Citation : 2026 Latest Caselaw 1299 Gua
Judgement Date : 17 February, 2026

[Cites 6, Cited by 0]

Gauhati High Court

Pijush Kanti Chowdhury vs The State Of Assam And 7 Ors on 17 February, 2026

Author: Sanjay Kumar Medhi
Bench: Sanjay Kumar Medhi
                                                                  Page No.# 1/15

GAHC010239922024




                                                            undefined

                       THE GAUHATI HIGH COURT
  (HIGH COURT OF ASSAM, NAGALAND, MIZORAM AND ARUNACHAL PRADESH)

                        Case No. : WP(C)/5997/2024

         PIJUSH KANTI CHOWDHURY
         PROPRIETOR OF PUSHPANJALI VARIETIES, SON OF LATE PABITRA
         KUMAR CHOUDHURY, RESIDENT OF CHENGKURI ROAD, AZAD HIND
         LANE, BYE LANE NO.3, HOUSE NO. 09, SILCHAR- 788007, DISTRICT-
         CACHAR, ASSAM


         VERSUS

         THE STATE OF ASSAM AND 7 ORS
         REPRESENTED BY THE COMMISSIONER AND SECRETARY TO THE
         GOVERNMENT OF ASSAM, DEPARTMENT OF MUNICIPAL
         ADMINISTRATION, DISPUR, GUWAHATI- 781006

         2:THE CHIEF SECRETARY TO THE GOVERNMENT OF ASSAM
          DEPARTMENT OF HOUSING AND URBAN AFFAIRS
          DISPUR
          GUWAHATI- 781006

         3:THE DIRECTOR OF MUNICIPAL ADMINISTRATION
          GUWAHATI-6
          DISPUR
         ASSAM

         4:THE DISTRICT COMMISSIONER
          CACHAR
          SILCHAR
         ASSAM

         5:THE DISTRICT DEVELOPMENT COMMISSIONER CUM CHAIRMAN
         TENDER EVALUATION COMMITTEE
          CACHAR
          SILCHAR
                                                                                   Page No.# 2/15

            6:THE SILCHAR MUNICIPAL BOARD
             CACHAR
             SILCHAR
             REPRESENTED BY THE EXECUTIVE OFFICER

            7:THE EXECUTIVE OFFICER
             SILCHAR MUNICIPAL BOARD
             CACHAR
             SILCHAR

            8:SRI DIGANTA MONDAL
             PROPRIETOR
             ISTADAM
             SON OF DULAL MONDAL
             RESIDENT OF MALUGRAM
             SILCHAR-788002
             DISTRICT- CACHAR
            ASSAM
             MOBILE NO.- 939512382

Advocate for the Petitioner   : MR. D CHAKRABARTY, MS D.CHAKRABARTY

Advocate for the Respondent : GA, ASSAM, MS. R DUTTA(R-8),MR. S KATAKI (R-8),MS S

MOCHAHARI(R-6,7),MR. S DUTTA(R-6,7),MR S DUTTA(R-6,7),MS K BORAH(R-6,7),MR SISHIR DUTTA(R-6,7),SC, SILCHAR MUNICIPAL BOARD

HON'BLE MR.JUSTICE SANJAY KUMAR MEDHI

Advocate for the petitioner : Shri D. Chakraborty, Advocate.

• Brief
From the Gauhati High Court case header, copy word for word the part starting with "Author: Sanjay Kumar" and going on through "AND ARUNACHAL PRADESH)".

• Record excerpts
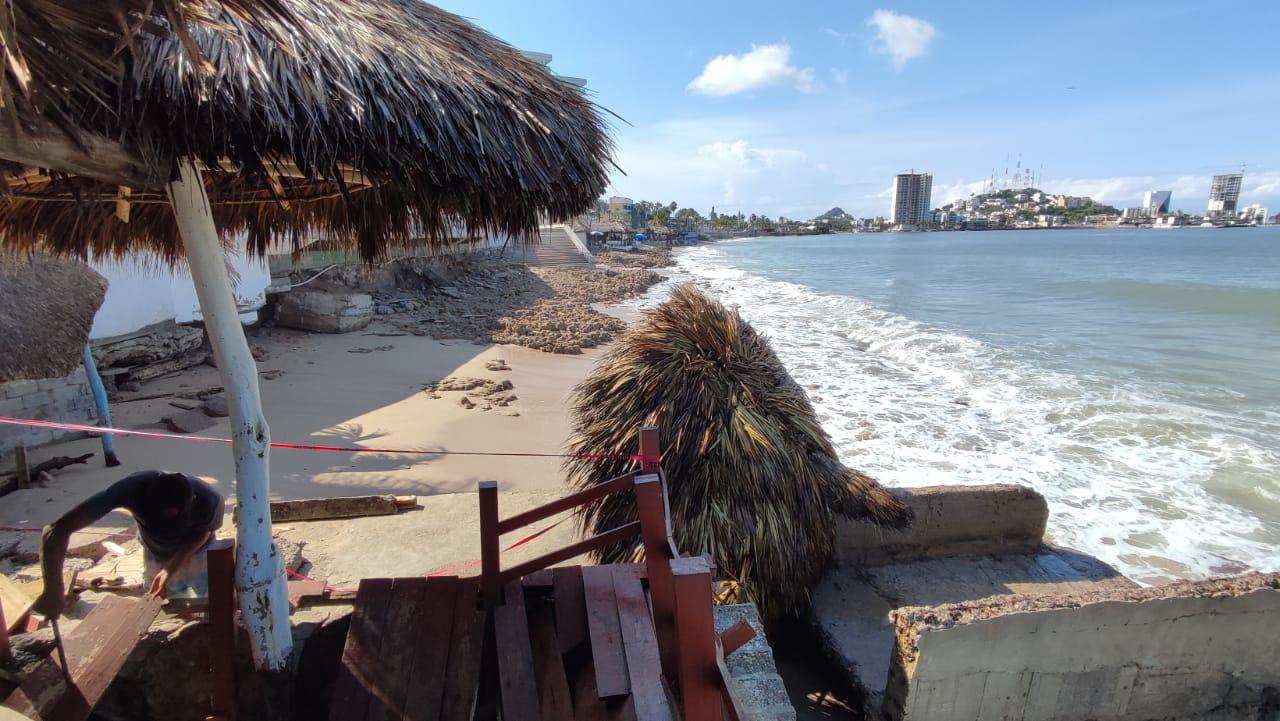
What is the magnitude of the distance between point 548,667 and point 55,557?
192cm

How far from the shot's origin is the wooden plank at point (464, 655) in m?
2.24

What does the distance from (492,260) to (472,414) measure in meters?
20.9

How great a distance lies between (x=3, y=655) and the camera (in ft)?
7.78

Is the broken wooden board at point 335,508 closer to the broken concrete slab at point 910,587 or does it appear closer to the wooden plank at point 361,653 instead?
the wooden plank at point 361,653

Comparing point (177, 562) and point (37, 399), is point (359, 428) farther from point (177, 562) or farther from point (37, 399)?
point (177, 562)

• Complete response
Author: Sanjay Kumar Medhi
Bench: Sanjay Kumar Medhi
                                                                  Page No.# 1/15

GAHC010239922024




                                                            undefined

                       THE GAUHATI HIGH COURT
  (HIGH COURT OF ASSAM, NAGALAND, MIZORAM AND ARUNACHAL PRADESH)